Apica Extends Scope and Reach of Platform for Managing Telemetry Data

Apica today updated its Ascent platform to add support for synthetic data that is increasingly being used by artificial intelligence (AI) agents to observe application environments.

Version 2.16 of the platform adds support for a set of real user monitoring (RUM) and service level objective (SLO) dashboards, an ability to correlate changes made to any given rule to the cost of processing telemetry data, and additional performance enhancements.

Andi Mann, chief product technology officer for Apica, said collectively these updates will make it more feasible for DevOps teams to feed telemetry data at scale into observability platforms in a way that enables them to better control costs.

As application environments have become more complex, the amount of telemetry data being generated has exponentially increased. Fortunately, it has become easier to collect that data using, for example, open source OpenTelemetry software. However, many DevOps teams are now trying to manage massive amounts of telemetry data.

The Ascent platform from Apica is designed to provide a means to process, transform, enrich, and govern telemetry data prior to it being stored in an observability platform. That approach provides DevOps teams with the control mechanism they need to ensure only the most relevant telemetry data is passed on to an observability platform where costs are often determined by how much data is being stored.

It’s not clear to what extent DevOps teams are now employing observability platforms to identify the root cause of an application issue, but a recent Futurum Group survey finds well over a third (36%) are planning on spending more than $1 million on observability in 2026, with 7% planning to spend in excess of $5 million.

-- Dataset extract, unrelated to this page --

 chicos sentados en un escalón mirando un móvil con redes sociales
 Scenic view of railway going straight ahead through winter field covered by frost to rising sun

Arguably, existing observability challenges will almost certainly be further exacerbated by the rise of AI coding. As more AI agents are used to generate code, the number of applications that will be deployed in production environments will only continue to exponentially increase. In many cases, DevOps teams will not understand how these applications have been actually constructed unless they are able to analyze telemetry data.

On the plus side, most observability platforms are adding AI agents that should make it simpler to analyze massive amounts of telemetry data. The challenge is making sure the right telemetry data is discoverable at the right time without increasing costs to the point where observability becomes unsustainable.

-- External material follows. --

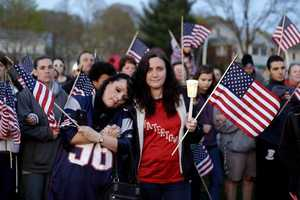 People gather on a field during a vigil for MIT police officer Sean Collier in Wilmington.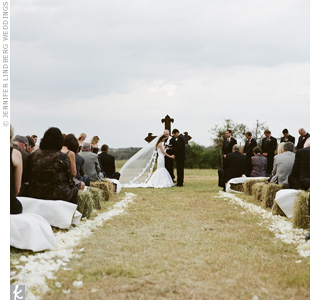 An iron cross marked the altar on the open pasture where the ceremony took place. The couple kept the décor simple with white rose petals lining the aisle. Guests sat on hay bales covered in thick fabric.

Hopefully, there will come a day when incident management becomes much less stressful than it has historically been. More than a few DevOps teams have spent months looking for the root cause of an issue that once discovered was solved in a few minutes. Observability platforms should make it much simpler to discover and remediate those issues long before an application is ever deployed in a production environment. Of course, there will still likely be hundreds of legacy applications running in production environments that may not all be as equally well instrumented but as AI advances continue to be made the number of applications that are generating useful telemetry data is only going to continue to rapidly decline.